──────── SOURCE DATA ────────
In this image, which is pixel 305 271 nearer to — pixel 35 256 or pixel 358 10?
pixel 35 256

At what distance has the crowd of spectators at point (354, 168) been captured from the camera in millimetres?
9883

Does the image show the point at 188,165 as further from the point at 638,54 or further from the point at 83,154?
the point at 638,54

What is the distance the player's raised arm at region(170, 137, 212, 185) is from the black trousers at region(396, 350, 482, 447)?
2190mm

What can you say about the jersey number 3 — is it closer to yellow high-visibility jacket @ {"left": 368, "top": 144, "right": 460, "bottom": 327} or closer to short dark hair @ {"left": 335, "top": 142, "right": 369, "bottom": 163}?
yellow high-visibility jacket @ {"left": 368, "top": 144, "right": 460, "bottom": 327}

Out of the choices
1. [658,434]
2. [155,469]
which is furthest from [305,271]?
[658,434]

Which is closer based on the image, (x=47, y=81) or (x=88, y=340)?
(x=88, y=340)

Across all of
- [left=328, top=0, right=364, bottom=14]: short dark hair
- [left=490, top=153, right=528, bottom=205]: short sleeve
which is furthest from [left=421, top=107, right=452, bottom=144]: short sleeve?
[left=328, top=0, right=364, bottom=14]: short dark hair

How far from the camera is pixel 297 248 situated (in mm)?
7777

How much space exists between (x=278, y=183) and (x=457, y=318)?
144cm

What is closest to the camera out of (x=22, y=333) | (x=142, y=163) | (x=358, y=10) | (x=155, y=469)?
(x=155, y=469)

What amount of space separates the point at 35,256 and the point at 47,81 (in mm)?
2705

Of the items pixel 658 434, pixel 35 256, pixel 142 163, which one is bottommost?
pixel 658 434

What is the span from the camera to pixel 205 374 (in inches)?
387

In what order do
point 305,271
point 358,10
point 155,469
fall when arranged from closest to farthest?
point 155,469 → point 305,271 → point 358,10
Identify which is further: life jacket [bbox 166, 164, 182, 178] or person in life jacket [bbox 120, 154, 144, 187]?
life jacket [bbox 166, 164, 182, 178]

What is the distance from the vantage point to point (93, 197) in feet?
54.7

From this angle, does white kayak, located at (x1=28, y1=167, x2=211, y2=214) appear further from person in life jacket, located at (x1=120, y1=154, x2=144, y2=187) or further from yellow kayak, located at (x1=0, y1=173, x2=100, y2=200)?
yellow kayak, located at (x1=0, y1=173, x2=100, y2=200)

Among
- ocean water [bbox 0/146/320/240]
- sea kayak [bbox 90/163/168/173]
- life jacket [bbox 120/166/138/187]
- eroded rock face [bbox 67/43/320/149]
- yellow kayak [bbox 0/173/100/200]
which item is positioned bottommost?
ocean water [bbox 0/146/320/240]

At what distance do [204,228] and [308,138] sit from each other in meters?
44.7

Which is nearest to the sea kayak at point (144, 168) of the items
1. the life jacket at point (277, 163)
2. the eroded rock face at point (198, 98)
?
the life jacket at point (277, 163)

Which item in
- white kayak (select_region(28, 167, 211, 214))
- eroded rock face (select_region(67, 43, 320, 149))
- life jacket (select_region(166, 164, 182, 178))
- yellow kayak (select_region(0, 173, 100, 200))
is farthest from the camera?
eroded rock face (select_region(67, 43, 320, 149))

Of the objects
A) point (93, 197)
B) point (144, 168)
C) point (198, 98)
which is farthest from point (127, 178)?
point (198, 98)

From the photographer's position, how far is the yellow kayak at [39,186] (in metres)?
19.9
────────
:: GOAL ::
Copy all of the data exactly.

:: RIGHT ANSWER ::
In this image, which is pixel 305 271 nearer to — pixel 35 256 or pixel 358 10?
pixel 35 256

At what distance has the crowd of spectators at point (354, 168) been captured from the camera in millimetres?
9883

Does the image show the point at 188,165 as further from the point at 638,54 or further from the point at 83,154?
the point at 638,54

What is the distance the player's raised arm at region(170, 137, 212, 185) is from the black trousers at region(396, 350, 482, 447)?
2190mm

What can you say about the jersey number 3 — is it closer to yellow high-visibility jacket @ {"left": 368, "top": 144, "right": 460, "bottom": 327} or closer to short dark hair @ {"left": 335, "top": 142, "right": 369, "bottom": 163}?
yellow high-visibility jacket @ {"left": 368, "top": 144, "right": 460, "bottom": 327}

Out of the choices
1. [658,434]
2. [155,469]
which is furthest from [305,271]?
[658,434]

Which is closer based on the image, (x=47, y=81) or (x=88, y=340)?
(x=88, y=340)

Across all of
- [left=328, top=0, right=364, bottom=14]: short dark hair
- [left=490, top=153, right=528, bottom=205]: short sleeve
which is furthest from [left=421, top=107, right=452, bottom=144]: short sleeve?
[left=328, top=0, right=364, bottom=14]: short dark hair

How far from the camera is pixel 297 248 situated (in mm)?
7777

How much space exists between (x=278, y=183) and (x=457, y=318)?
144cm

What is closest to the camera out of (x=22, y=333) | (x=142, y=163) | (x=358, y=10) | (x=155, y=469)?
(x=155, y=469)

What amount of space separates the point at 35,256 and the point at 47,81 (in mm)?
2705

Of the items pixel 658 434, pixel 35 256, pixel 142 163, which one is bottommost?
pixel 658 434

What is the span from the camera to pixel 205 374 (in inches)?
387

In what order do
point 305,271
point 358,10
point 155,469
fall when arranged from closest to farthest?
point 155,469 → point 305,271 → point 358,10
Identify which is further: life jacket [bbox 166, 164, 182, 178] or person in life jacket [bbox 120, 154, 144, 187]?
life jacket [bbox 166, 164, 182, 178]

What is the distance from the vantage point to point (93, 197) in feet?
54.7

From this angle, does white kayak, located at (x1=28, y1=167, x2=211, y2=214) appear further from person in life jacket, located at (x1=120, y1=154, x2=144, y2=187) or further from yellow kayak, located at (x1=0, y1=173, x2=100, y2=200)?
yellow kayak, located at (x1=0, y1=173, x2=100, y2=200)

Among
- ocean water [bbox 0/146/320/240]
- sea kayak [bbox 90/163/168/173]
- life jacket [bbox 120/166/138/187]
- eroded rock face [bbox 67/43/320/149]
- yellow kayak [bbox 0/173/100/200]
which item is positioned bottommost?
ocean water [bbox 0/146/320/240]

At what distance do [204,228] and [308,138] sit from each other in meters?
44.7

Which is nearest to the sea kayak at point (144, 168) of the items
1. the life jacket at point (277, 163)
2. the eroded rock face at point (198, 98)
?
the life jacket at point (277, 163)

Which item in
- white kayak (select_region(28, 167, 211, 214))
- eroded rock face (select_region(67, 43, 320, 149))
- life jacket (select_region(166, 164, 182, 178))
- yellow kayak (select_region(0, 173, 100, 200))
is farthest from the camera?
eroded rock face (select_region(67, 43, 320, 149))

Of the objects
A) point (93, 197)
B) point (144, 168)
C) point (198, 98)
which is farthest from point (127, 178)?
point (198, 98)

From the photographer's position, how far is the yellow kayak at [39,186] (in metres)?
19.9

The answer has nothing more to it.